Extract to read:
^^^^^^^^

To address High Availability (HA), we could, theoretically speaking, add N+1 KafkaConsumerActors, where N is the number of paritions for HA purposes, if our application was mission critical and very sensitive to performance. This would, however, only potentially improve HA of the application, as this additional KafkaConsumerActor would sit iddle (e.g. not consuming anything from Kafka) until another KafkaConsumerActor node failed.

Moreover, in case you are wondering, not having N+1 KafkaConsumerActor does not severely harm the HA of our application, as Kafka will reassign partition Ids among remaining Consumers in the event of Consumer failure. However, this obviously means that consumers will be unbalanced, as one them will be simultaneously consuming from two partitions.

Now, you may ask what happens in the case of failure of a given node that was processing a given event? Well at the end of the Akka Streaming Pipeline each KafkaConsumerActor commits back the message offset to Kafka – thus ackowledging consumption. So in this case, after the default TTL of message consumption that is configured in Kafka passes, we know that a message was not successfully processed (no acknowledgement), and so another KafkaConsumerActor will actually read again from Kafka that same message, and thereby reprocessing it.

As mentioned previously, when an event processing was processed by the system KafkaConsumerActor will commit back the to Kafka that event’s offset, thereby acknowledging to Kafka that a given message has been successfully consumed for it’s Kafka Consumer Group. We can’t stress this enough (and thus repeating ourselves): this is how we are able to guarantee at at-least once semantics when processing a given message. Note that in our case, since we are storing in Kafka the offsets, in our implementation we cannot guarantee exactly once semantics. Nonetheless, this does not constitute a problem, as we are later using Redis cache to assure event. For more information about Akka Kafka consumer, please check here.

Let us address scalabilty in the rest of the application, by taking the CouponRouterActor architecture into consideration.

coupon-actor-scalability

 

As shown in the previous illustration, performance is scaled by using Akka “routees” behind CouponRouterActor (as well as behind PushNotificationRouterActor). On of the beauties of Akka is that it allows us to code the CouponRouterActor 99% the same as if it was not operating as Akka Router. Simply on Actor class instantiation we mention its Router nature, and the rest is handled by Akka.

^^^^^^^^

Short exercise 1:
Retype the part of the passage on Kafka consumers that opens with the words "Moreover, in case" and closes with "from two partitions.".
The passage on Kafka consumers and the records after it are unrelated material.

^^^^^^^^

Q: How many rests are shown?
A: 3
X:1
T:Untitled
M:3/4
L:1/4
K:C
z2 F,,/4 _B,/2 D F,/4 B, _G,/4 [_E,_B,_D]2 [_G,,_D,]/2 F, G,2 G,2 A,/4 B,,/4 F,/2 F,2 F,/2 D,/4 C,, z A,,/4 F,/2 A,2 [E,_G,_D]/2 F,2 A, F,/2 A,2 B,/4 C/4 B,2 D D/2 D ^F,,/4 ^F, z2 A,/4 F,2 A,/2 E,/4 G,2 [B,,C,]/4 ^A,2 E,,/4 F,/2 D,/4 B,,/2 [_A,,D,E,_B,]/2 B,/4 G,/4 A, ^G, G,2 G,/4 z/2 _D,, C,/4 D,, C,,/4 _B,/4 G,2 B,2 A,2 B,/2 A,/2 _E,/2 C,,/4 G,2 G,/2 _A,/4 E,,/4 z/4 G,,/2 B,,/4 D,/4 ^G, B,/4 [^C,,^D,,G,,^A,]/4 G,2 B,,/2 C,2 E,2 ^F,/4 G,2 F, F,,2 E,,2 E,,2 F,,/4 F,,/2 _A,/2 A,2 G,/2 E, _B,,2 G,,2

^^^^^^^^

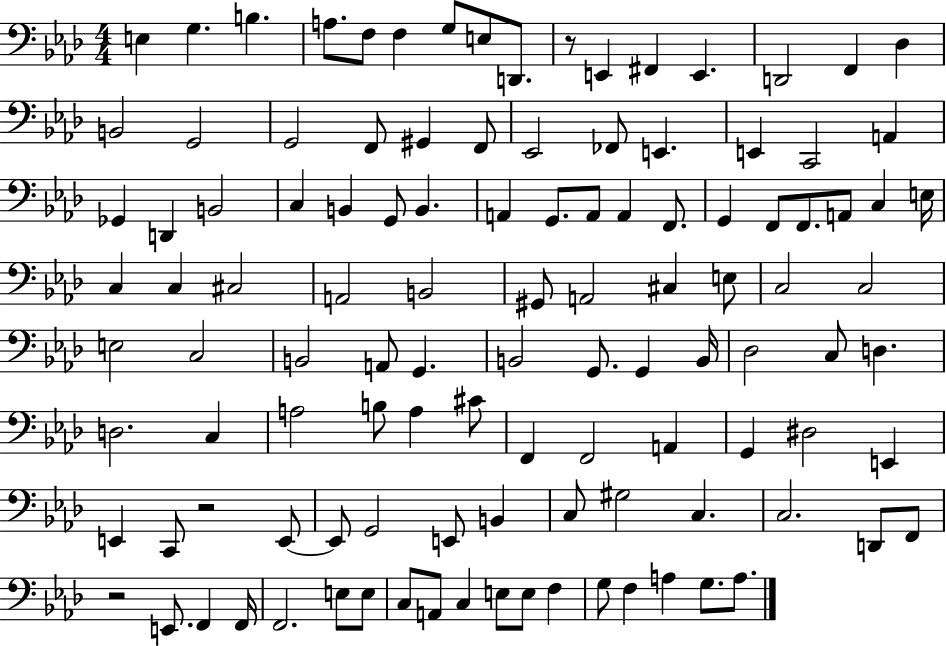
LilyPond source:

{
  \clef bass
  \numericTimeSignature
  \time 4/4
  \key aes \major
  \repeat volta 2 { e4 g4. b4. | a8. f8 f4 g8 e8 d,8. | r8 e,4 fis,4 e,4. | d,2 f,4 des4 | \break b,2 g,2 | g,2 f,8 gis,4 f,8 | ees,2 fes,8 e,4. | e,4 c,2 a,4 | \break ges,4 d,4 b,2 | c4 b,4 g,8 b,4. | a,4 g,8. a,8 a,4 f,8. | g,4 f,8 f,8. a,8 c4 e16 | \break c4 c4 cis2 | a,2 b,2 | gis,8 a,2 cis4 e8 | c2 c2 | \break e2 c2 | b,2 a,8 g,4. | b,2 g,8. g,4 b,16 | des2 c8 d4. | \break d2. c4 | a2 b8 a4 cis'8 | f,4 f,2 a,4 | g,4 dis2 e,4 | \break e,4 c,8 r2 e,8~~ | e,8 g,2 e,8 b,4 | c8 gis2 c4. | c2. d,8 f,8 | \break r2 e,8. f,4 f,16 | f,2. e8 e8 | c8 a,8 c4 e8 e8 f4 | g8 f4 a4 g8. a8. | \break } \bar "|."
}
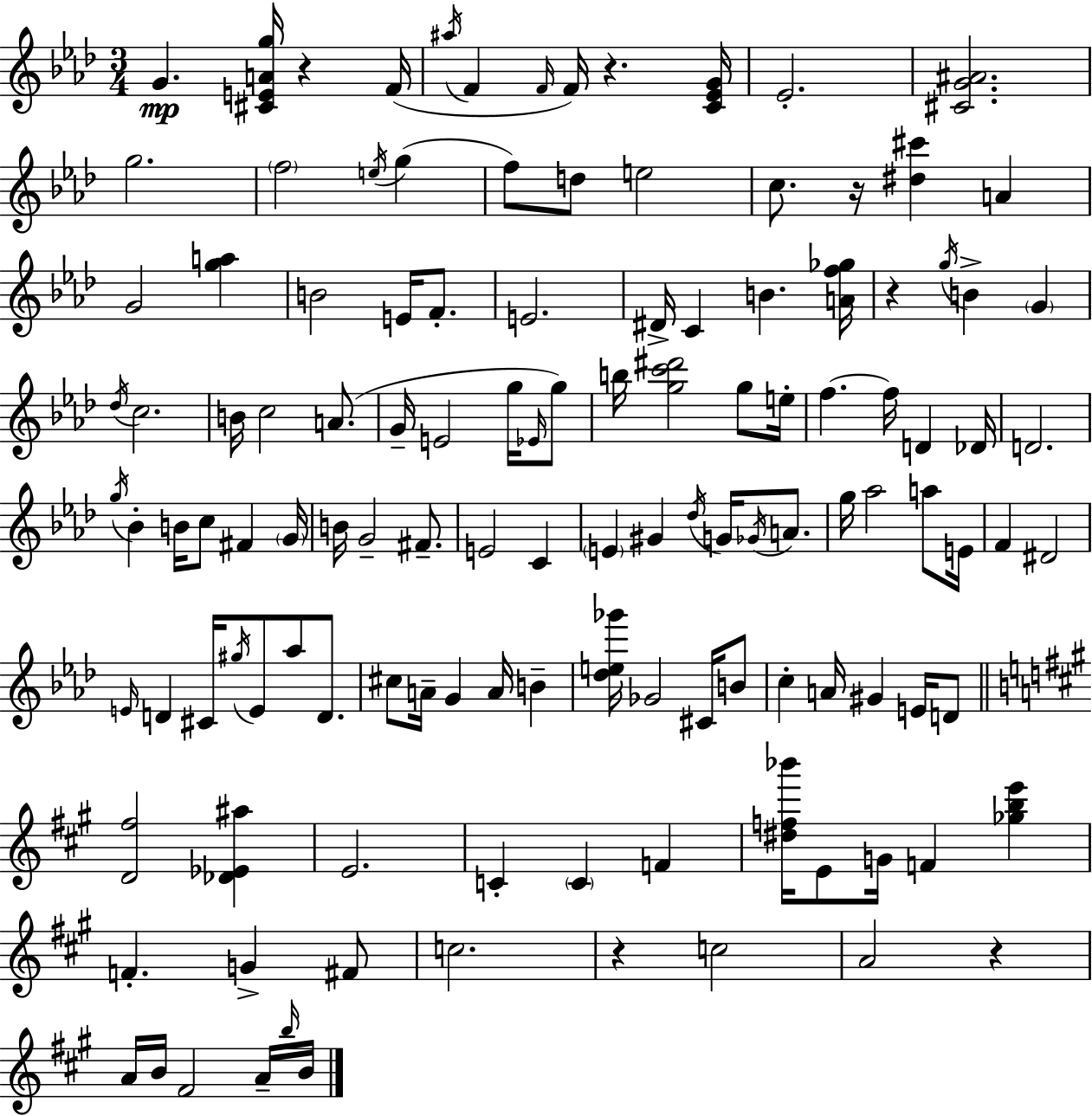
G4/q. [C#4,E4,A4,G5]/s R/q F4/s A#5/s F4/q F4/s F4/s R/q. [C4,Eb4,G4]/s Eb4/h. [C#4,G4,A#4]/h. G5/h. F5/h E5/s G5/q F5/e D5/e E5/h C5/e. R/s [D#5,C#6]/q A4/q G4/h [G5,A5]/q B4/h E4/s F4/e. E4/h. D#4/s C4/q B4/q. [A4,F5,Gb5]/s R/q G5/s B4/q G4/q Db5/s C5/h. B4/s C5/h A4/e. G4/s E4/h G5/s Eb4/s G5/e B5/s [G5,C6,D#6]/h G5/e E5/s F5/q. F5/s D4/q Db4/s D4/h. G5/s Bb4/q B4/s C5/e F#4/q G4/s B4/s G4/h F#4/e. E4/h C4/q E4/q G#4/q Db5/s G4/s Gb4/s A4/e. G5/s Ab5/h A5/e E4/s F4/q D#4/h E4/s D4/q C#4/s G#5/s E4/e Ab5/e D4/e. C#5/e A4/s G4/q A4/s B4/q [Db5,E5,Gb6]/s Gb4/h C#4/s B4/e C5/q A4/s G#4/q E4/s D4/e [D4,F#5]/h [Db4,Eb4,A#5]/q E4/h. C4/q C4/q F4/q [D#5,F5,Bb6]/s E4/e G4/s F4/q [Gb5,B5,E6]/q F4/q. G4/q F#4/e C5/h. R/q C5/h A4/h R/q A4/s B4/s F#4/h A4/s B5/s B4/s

^^^^^^^^

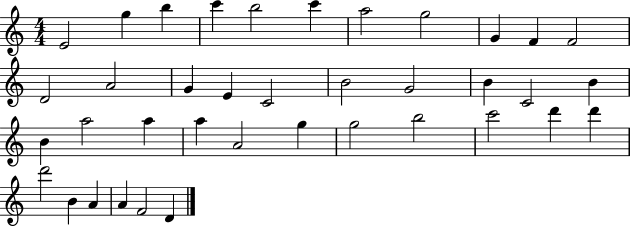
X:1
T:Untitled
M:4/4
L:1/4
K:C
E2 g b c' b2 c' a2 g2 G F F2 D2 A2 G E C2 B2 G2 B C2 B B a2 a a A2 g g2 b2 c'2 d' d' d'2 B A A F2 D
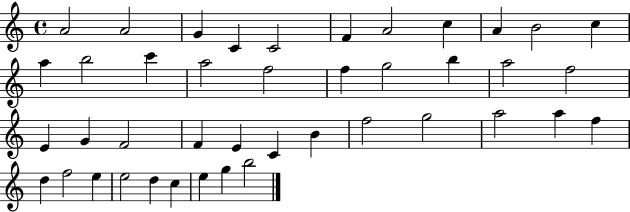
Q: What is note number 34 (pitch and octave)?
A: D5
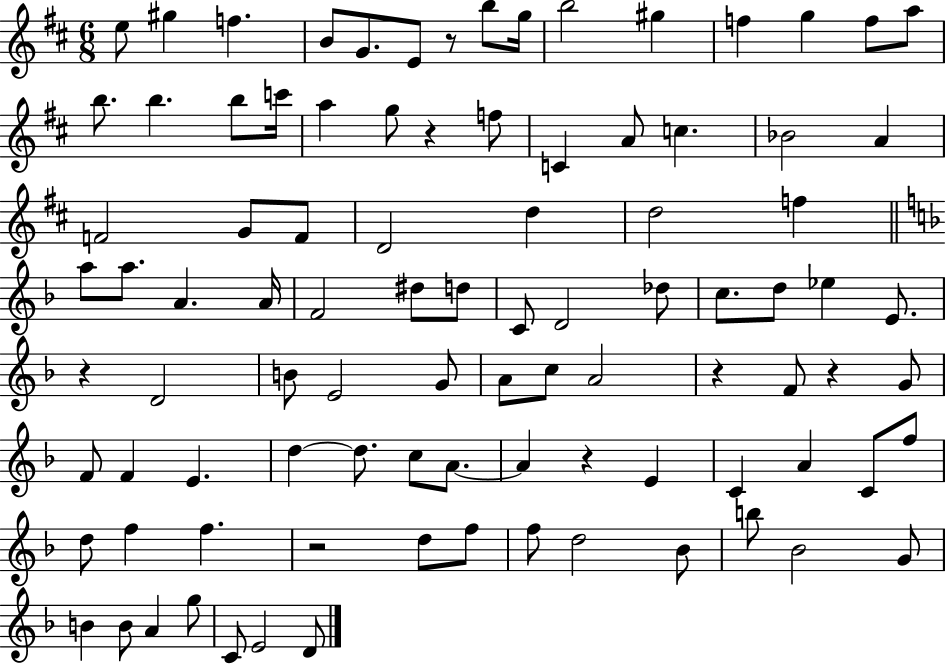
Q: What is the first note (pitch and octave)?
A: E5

^^^^^^^^

Short exercise 2:
Convert the lines of the records, from the line containing "Q: How many rests are shown?" through the line containing "z2 F,,/4 _B,/2", into a Markdown table with the columns Row and Line. Give each line its row number and leave out blank lines.

Solution 1:
Moreover, in case you are wondering, not having N+1 KafkaConsumerActor does not severely harm the HA of our application, as Kafka will reassign partition Ids among remaining Consumers in the event of Consumer failure. However, this obviously means that consumers will be unbalanced, as one them will be simultaneously consuming from two partitions.

Solution 2:
| Row | Line |
|---|---|
| 1 | Q: How many rests are shown? |
| 2 | A: 3 |
| 3 | X:1 |
| 4 | T:Untitled |
| 5 | M:3/4 |
| 6 | L:1/4 |
| 7 | K:C |
| 8 | z2 F,,/4 _B,/2 D F,/4 B, _G,/4 [_E,_B,_D]2 [_G,,_D,]/2 F, G,2 G,2 A,/4 B,,/4 F,/2 F,2 F,/2 D,/4 C,, z A,,/4 F,/2 A,2 [E,_G,_D]/2 F,2 A, F,/2 A,2 B,/4 C/4 B,2 D D/2 D ^F,,/4 ^F, z2 A,/4 F,2 A,/2 E,/4 G,2 [B,,C,]/4 ^A,2 E,,/4 F,/2 D,/4 B,,/2 [_A,,D,E,_B,]/2 B,/4 G,/4 A, ^G, G,2 G,/4 z/2 _D,, C,/4 D,, C,,/4 _B,/4 G,2 B,2 A,2 B,/2 A,/2 _E,/2 C,,/4 G,2 G,/2 _A,/4 E,,/4 z/4 G,,/2 B,,/4 D,/4 ^G, B,/4 [^C,,^D,,G,,^A,]/4 G,2 B,,/2 C,2 E,2 ^F,/4 G,2 F, F,,2 E,,2 E,,2 F,,/4 F,,/2 _A,/2 A,2 G,/2 E, _B,,2 G,,2 |